C’est ainsi qu’un de mes amis résolut, sans aucun motif, de se laisser mourir de faim. Je l’appris, quand il y avait déjà trois jours qu’il s’abstenait de manger ; j’allai le trouver, et lui demandai ce qu’il y avait. « Je l’ai résolu, » me dit-il. — Mais quel est le motif qui t’y a poussé ? Car, si ta résolution est raisonnable, nous allons nous asseoir près de toi, et t’aider à sortir de cette vie ; mais, si elle est déraisonnable, changes-en. — « Il faut être ferme dans ses décisions. » — Que dis-tu là, mon ami ? Il faut être ferme, non dans toutes ses décisions, mais dans celles qui sont raisonnables. Quoi ! si, par un caprice, tu avais décidé qu’il faisait nuit, tu ne changerais pas, tu persisterais en disant : « Je persiste dans mes décisions ! » Que fais-tu, mon ami ?... Vas-tu, sans aucune raison, nous enlever un homme que la vie a fait notre ami et notre compagnon, notre concitoyen dans la grande comme dans la petite patrie ? Tu commets un meurtre, tu tues un homme qui n’a fait aucun mal, et tu dis : « Je suis ferme dans mes décisions ! » Mais, s’il te venait la volonté de me tuer, serait-ce un devoir pour toi d’être ferme dans ta décision ?

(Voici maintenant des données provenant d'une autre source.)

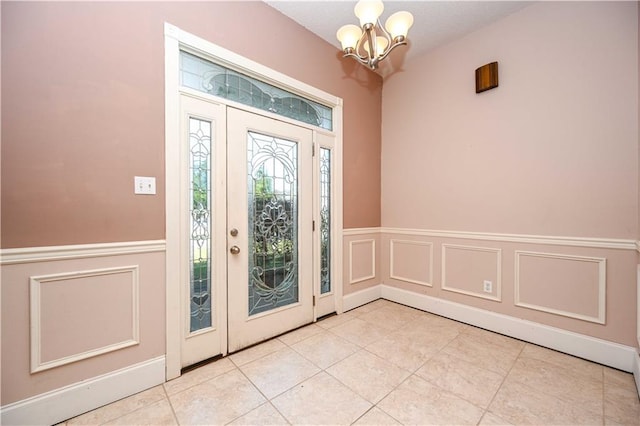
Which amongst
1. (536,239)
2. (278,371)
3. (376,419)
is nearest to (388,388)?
(376,419)

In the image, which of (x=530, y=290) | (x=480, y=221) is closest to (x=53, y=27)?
(x=480, y=221)

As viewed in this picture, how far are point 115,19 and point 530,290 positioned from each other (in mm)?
3728

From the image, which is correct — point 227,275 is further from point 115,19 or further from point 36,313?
point 115,19

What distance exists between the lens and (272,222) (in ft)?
7.77

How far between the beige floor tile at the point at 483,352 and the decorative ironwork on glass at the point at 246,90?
243cm

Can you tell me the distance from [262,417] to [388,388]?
31.6 inches

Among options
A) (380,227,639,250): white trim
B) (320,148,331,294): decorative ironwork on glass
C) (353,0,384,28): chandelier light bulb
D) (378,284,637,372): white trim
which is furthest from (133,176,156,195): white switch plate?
(378,284,637,372): white trim

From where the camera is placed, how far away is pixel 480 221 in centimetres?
262

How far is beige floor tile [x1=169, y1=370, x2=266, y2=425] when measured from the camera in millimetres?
1450

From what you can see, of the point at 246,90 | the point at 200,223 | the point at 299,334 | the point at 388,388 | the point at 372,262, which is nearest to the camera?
the point at 388,388

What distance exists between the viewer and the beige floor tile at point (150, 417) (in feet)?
4.66

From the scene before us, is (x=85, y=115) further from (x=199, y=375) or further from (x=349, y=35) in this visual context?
(x=349, y=35)

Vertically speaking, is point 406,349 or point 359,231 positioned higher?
point 359,231

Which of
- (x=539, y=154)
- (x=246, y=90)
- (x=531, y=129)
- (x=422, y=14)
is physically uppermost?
(x=422, y=14)
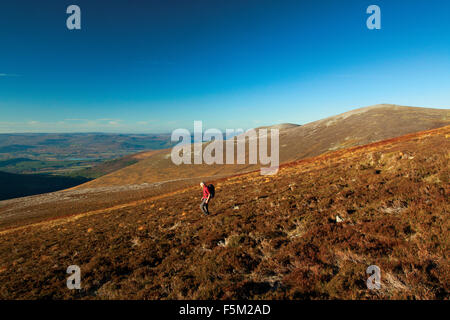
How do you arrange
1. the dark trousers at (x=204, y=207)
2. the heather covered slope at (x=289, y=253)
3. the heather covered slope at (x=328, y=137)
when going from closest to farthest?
the heather covered slope at (x=289, y=253), the dark trousers at (x=204, y=207), the heather covered slope at (x=328, y=137)

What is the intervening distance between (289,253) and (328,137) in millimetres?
120295

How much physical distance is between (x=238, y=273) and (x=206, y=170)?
11458cm

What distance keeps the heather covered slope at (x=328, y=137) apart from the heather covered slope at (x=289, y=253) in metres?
79.5

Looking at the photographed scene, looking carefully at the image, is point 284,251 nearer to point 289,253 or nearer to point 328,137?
point 289,253

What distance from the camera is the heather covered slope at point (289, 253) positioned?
5.00 meters

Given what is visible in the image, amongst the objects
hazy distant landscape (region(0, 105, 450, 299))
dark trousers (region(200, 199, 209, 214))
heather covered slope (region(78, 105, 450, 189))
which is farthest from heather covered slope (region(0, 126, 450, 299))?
heather covered slope (region(78, 105, 450, 189))

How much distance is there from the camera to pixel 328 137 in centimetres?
11138

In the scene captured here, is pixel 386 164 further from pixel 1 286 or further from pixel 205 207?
pixel 1 286

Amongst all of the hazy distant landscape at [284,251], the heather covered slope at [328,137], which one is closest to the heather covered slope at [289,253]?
the hazy distant landscape at [284,251]

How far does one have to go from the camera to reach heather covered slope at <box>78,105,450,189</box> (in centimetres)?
9138

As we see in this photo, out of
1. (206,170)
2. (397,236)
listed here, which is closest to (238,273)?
(397,236)

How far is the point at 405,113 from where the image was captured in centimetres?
11450

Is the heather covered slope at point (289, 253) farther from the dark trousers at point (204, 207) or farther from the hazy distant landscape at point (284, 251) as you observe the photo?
the dark trousers at point (204, 207)

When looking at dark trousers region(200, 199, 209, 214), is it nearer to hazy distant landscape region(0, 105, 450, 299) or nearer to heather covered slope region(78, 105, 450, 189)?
hazy distant landscape region(0, 105, 450, 299)
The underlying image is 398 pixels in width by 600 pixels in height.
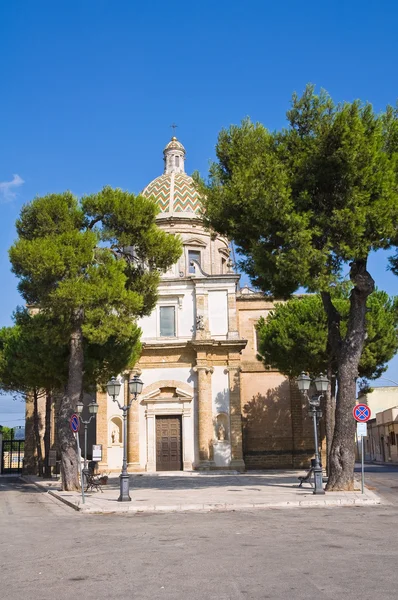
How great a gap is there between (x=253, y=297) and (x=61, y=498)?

Notre homme se laissa dissuader, mais non sans peine ; et, de nos jours, il en est plus d’un qu’on ne peut faire changer. Aussi crois-je savoir aujourd’hui ce que j’ignorais auparavant, le sens de ce dicton : « On ne persuade pas plus un sot qu’on ne le brise. » Dieu me préserve d’avoir pour ami un philosophe qui ne soit qu’un sot ! Il n’y a rien de plus difficile à manier. — « J’ai décidé, » dit-il ! — Mais les fous aussi décident ; et plus ils persistent dans leurs décisions erronées, plus précisément ils ont besoin d’ellébore.